• [Seitenauszug]:
····················

Helden der Kindheit

Vor 50 Jahren begann die Erfolgsgeschichte von Playmobil

Playmobil-Figuren gehören für viele Erwachsene zu den frühesten Erinnerungen einfach dazu. Die Story begann mit der Patentanmeldung vor 50 Jahren.

02.02.2022 UPDATE: 06.02.2022 06:00 Uhr 3 Minuten, 5 Sekunden
Erste Figuren. Foto: geobra Brandstätter/playmobil

Von Michael Ossenkopp

Sie sind exakt 7,5 Zentimeter groß und bunt, bestehen aus Plastik und bevölkern derzeit geschätzt 2,7 Milliarden Kinderzimmer auf der ganzen Welt: Vor rund fünf Jahrzehnten eroberten die ersten Playmobil-Figuren die Herzen der Mädchen und Jungs – als Bauarbeiter, Ritter und Indianer. Später gesellten sich Prinzessinnen und Piraten, Römer und Rockstars hinzu. Mehr als 5700 Figurenvarianten sind im Laufe der Zeit auf den Markt gekommen, jährlich werden über 100 Millionen dieser kleinen Kunststoffmenschen verkauft. Playmobil – eine Erfolgsstory.

Playmobil-Erfinder Hans Beck mit dem damaligen Firmenchef Horst Brandstätter. Foto: geobra Brandstätter/playmobil

Dabei reagierte die Spielzeugbranche zunächst reserviert, als Horst Brandstätter, Alleininhaber des Playmobil-Herstellers geobra, die Figuren Anfang 1974 erstmals auf der Nürnberger Spielwarenmesse vorstellte. Erst am letzten Messetag habe der Chef der Vedes, einer Vereinigung deutscher Spielwarenhändler, Gefallen an den Playmobil-Figuren gefunden und wollte sie exklusiv ordern. Mit dieser Information rief Brandstätter dann die Einkäufer der großen Warenhäuser an, die keinen Trend verpassen wollten. So brachte er sein Playmobil doch noch in die Regale – überaus erfolgreich letztlich: Als Brandstätter 2015 im Alter von 81 Jahren starb, bezifferte das Wirtschaftsmagazin "Forbes" sein Vermögen auf rund 1,3 Milliarden Dollar.

····················

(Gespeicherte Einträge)

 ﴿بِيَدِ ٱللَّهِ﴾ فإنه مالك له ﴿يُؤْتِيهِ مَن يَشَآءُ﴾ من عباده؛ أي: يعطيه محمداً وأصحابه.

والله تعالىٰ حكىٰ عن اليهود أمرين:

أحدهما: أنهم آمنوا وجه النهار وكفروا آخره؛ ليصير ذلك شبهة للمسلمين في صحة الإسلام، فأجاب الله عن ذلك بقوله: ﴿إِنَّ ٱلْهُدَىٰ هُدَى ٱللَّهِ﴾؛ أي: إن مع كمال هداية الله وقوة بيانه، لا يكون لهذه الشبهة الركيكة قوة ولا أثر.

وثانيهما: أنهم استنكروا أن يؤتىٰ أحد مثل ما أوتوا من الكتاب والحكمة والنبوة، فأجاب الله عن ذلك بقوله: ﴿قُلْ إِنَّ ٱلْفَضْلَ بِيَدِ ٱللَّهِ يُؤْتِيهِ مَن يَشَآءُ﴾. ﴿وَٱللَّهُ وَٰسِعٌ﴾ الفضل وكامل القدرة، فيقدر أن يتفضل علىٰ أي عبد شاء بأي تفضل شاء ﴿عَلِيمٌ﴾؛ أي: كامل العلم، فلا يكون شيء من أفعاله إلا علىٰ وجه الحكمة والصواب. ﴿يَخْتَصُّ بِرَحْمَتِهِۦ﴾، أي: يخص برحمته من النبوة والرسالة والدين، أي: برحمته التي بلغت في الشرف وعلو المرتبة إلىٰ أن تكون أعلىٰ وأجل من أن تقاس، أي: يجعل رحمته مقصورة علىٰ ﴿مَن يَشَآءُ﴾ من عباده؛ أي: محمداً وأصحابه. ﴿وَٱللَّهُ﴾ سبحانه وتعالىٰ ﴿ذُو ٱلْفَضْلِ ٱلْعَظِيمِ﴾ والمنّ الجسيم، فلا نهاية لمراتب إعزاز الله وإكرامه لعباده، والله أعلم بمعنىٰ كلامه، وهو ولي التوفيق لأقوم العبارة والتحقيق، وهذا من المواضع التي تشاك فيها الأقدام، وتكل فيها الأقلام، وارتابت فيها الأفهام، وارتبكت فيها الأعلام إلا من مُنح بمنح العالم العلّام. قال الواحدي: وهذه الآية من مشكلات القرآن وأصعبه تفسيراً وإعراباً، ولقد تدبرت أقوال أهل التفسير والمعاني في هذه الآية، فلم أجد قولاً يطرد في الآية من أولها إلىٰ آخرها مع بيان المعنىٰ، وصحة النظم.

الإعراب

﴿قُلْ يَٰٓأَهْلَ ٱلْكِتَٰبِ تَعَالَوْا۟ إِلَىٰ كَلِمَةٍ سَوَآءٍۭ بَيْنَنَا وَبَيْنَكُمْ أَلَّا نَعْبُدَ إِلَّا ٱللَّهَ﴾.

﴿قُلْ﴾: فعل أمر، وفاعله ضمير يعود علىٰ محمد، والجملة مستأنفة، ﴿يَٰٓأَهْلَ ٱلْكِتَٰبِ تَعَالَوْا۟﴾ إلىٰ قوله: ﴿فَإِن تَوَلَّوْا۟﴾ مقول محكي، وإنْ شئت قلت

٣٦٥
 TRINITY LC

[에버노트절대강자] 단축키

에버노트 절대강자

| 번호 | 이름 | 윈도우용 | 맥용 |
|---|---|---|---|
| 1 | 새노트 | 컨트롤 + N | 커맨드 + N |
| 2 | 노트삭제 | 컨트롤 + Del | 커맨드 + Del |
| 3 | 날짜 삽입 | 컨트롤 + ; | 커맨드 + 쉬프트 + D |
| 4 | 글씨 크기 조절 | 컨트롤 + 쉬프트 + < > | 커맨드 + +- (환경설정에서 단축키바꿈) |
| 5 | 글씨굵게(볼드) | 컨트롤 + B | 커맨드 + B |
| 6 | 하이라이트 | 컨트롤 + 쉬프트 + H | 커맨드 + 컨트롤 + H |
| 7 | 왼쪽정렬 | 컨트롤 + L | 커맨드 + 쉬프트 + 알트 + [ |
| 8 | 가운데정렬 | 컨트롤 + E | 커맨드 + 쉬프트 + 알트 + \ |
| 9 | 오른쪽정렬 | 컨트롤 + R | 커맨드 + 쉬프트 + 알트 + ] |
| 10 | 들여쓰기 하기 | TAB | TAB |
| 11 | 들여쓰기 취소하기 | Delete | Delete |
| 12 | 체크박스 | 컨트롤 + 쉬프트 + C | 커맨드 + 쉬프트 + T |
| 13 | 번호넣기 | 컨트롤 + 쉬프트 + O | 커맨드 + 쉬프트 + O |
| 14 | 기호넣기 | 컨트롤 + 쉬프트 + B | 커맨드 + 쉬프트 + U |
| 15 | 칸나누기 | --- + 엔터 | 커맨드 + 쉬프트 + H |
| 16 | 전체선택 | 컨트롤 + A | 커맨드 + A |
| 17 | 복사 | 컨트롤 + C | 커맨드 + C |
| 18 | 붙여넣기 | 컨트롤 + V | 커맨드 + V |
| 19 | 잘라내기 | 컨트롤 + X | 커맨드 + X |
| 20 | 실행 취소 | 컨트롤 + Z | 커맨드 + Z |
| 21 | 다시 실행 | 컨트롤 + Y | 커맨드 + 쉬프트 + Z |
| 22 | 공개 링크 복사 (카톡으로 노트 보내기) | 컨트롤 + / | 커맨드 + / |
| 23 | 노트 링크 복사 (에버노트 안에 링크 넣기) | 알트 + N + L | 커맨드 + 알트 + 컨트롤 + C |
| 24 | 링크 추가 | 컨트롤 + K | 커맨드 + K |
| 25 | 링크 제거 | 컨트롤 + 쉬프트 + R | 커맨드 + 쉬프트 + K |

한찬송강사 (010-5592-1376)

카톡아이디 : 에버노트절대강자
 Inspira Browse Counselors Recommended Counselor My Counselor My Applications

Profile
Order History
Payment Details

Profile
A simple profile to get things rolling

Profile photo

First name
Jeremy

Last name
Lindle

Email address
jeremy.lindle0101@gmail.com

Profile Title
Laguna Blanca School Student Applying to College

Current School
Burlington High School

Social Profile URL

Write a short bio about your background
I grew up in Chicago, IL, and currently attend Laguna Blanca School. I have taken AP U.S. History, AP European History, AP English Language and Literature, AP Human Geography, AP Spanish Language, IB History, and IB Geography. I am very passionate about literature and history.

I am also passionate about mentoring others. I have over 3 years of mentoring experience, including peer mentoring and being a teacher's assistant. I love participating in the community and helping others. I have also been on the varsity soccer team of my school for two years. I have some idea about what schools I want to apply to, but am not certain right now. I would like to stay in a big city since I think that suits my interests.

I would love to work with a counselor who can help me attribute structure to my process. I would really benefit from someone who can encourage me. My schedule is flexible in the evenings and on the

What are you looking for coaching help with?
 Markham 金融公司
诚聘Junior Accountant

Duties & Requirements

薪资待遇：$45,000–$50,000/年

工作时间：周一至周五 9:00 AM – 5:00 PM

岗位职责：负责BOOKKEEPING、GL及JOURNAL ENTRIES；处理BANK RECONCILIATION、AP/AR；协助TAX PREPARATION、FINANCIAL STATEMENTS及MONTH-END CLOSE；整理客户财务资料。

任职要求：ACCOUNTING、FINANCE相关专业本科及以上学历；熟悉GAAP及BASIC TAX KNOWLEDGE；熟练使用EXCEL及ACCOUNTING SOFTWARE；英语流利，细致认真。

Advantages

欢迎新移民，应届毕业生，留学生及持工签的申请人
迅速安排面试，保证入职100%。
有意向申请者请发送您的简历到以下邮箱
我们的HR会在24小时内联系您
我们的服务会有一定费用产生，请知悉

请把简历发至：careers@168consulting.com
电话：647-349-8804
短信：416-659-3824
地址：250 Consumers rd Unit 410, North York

····················

• [Verständnis prüfen]:
a – Beantworte anhand des Artikels über Playmobil:
(i) Wie groß sind die Playmobil-Figuren?
(ii) Wo stellte Horst Brandstätter die Figuren erstmals vor?
(iii) Auf welchen Betrag bezifferte "Forbes" Brandstätters Vermögen?
b – Erkläre mithilfe des Artikels über Playmobil, wie Brandstätter die Figuren trotz der zurückhaltenden Branche doch noch in die Regale brachte.
c – Führe den Artikel über Playmobil nach seinem letzten Satz weiter.
Die Daten spielen hierfür keine Rolle.

• [Lösungen]:
a –
(i) Sie sind exakt 7,5 Zentimeter groß.
(ii) Auf der Nürnberger Spielwarenmesse, Anfang 1974.
(iii) Auf rund 1,3 Milliarden Dollar.

b – Am letzten Messetag fand der Chef der Vedes Gefallen an den Figuren und wollte sie exklusiv ordern. Mit dieser Information rief Brandstätter die Einkäufer der großen Warenhäuser an, die keinen Trend verpassen wollten.

c –
Ursprünglich hatte der Kunststoffartikelhersteller geobra Hula-Hoop-Reifen und andere Plastikprodukte aus dem Spiel- und Freizeitbereich hergestellt. Zu Beginn der 1970er Jahre war die Firma jedoch fast pleite. Wegen der Ölkrise hatte sich der Rohstoffpreis beinahe verzehnfacht, die Produktion von Deckenverkleidungen und Kindermöbeln war unrentabel geworden. Auf der Suche nach Alternativen beauftragte Horst Brandstätter seinen Entwicklungsleiter Hans Beck, ein Serienspielzeug zu entwickeln, da Kleinteile naturgemäß wesentlich weniger Material benötigten. Brandstätter dachte an eine Fahrzeugserie im Miniformat, aber Beck präsentierte eine völlig andere Idee: Eine Kunststofffigur mit beweglichen Armen, Beinen und Köpfen. Ein Bauarbeiter mit Schubkarre wurde zum Prototypen, dazu tauchten noch ein Ritter und ein Indianer auf.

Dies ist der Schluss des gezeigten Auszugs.